▶ _GOAL_
Can you edit the listing from the line containing "Which one is" through the line containing "9519 centimetres", changing "farthest" to "furthest" and leaving everything else unchanged, then return only those lines?

▶ _LISTING_
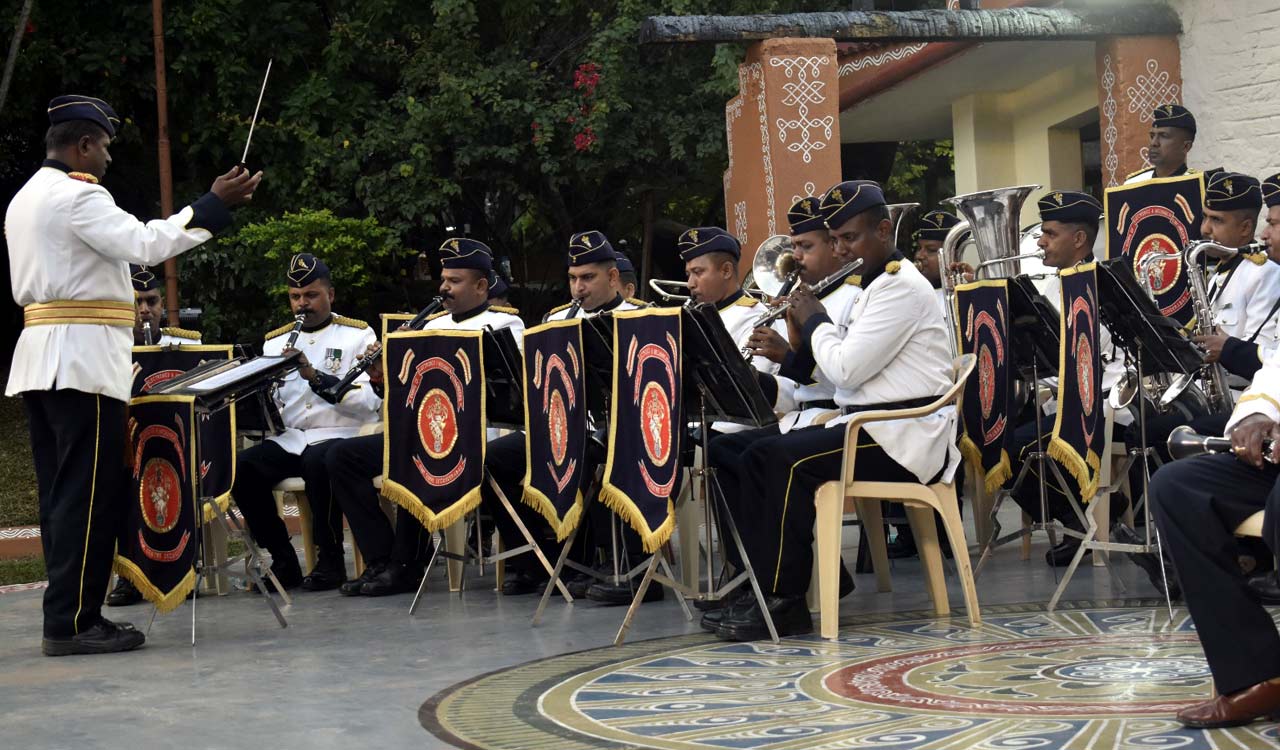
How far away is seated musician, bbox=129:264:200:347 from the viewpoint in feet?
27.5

==

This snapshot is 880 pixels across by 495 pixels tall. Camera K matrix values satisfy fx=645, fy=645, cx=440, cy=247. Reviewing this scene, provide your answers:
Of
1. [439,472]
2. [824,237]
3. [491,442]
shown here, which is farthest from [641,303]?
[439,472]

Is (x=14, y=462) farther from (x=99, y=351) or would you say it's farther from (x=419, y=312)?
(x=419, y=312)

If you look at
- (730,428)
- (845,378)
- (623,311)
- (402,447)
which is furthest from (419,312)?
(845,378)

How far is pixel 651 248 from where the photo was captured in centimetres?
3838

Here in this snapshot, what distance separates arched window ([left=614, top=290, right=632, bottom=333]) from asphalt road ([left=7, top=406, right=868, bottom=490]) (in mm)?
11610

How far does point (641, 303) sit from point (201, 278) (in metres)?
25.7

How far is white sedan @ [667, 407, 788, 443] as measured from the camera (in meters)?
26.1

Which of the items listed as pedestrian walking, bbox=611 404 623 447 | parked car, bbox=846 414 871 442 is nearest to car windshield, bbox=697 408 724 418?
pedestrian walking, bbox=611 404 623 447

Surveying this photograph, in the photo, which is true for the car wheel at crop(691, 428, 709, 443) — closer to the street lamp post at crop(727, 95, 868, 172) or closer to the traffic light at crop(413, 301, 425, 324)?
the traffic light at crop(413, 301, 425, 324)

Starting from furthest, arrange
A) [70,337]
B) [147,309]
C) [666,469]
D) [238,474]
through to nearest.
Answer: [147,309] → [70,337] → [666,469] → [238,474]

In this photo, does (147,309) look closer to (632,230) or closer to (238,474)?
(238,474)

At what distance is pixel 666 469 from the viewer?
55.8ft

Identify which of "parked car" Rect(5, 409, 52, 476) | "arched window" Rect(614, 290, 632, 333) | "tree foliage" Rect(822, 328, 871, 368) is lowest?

* * *

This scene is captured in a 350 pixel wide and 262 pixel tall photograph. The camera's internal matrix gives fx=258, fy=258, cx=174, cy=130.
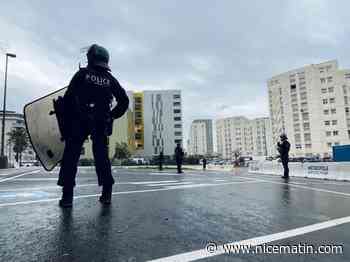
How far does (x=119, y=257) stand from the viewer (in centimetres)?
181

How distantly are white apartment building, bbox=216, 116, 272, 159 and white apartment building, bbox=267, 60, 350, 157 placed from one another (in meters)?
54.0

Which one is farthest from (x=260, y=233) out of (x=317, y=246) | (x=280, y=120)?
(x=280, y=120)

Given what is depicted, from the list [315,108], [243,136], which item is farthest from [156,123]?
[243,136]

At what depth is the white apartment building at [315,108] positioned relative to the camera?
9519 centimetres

▶ _RESPONSE TO THE EXERCISE_
Which one is furthest from (x=260, y=233) out of (x=317, y=246) | (x=280, y=120)?
(x=280, y=120)

Given what is depicted, from the list [315,108], [243,136], which item is furthest from [156,123]?
[243,136]

At what depth is the white apartment building at [315,108] positioned relative to the camera?
9519 centimetres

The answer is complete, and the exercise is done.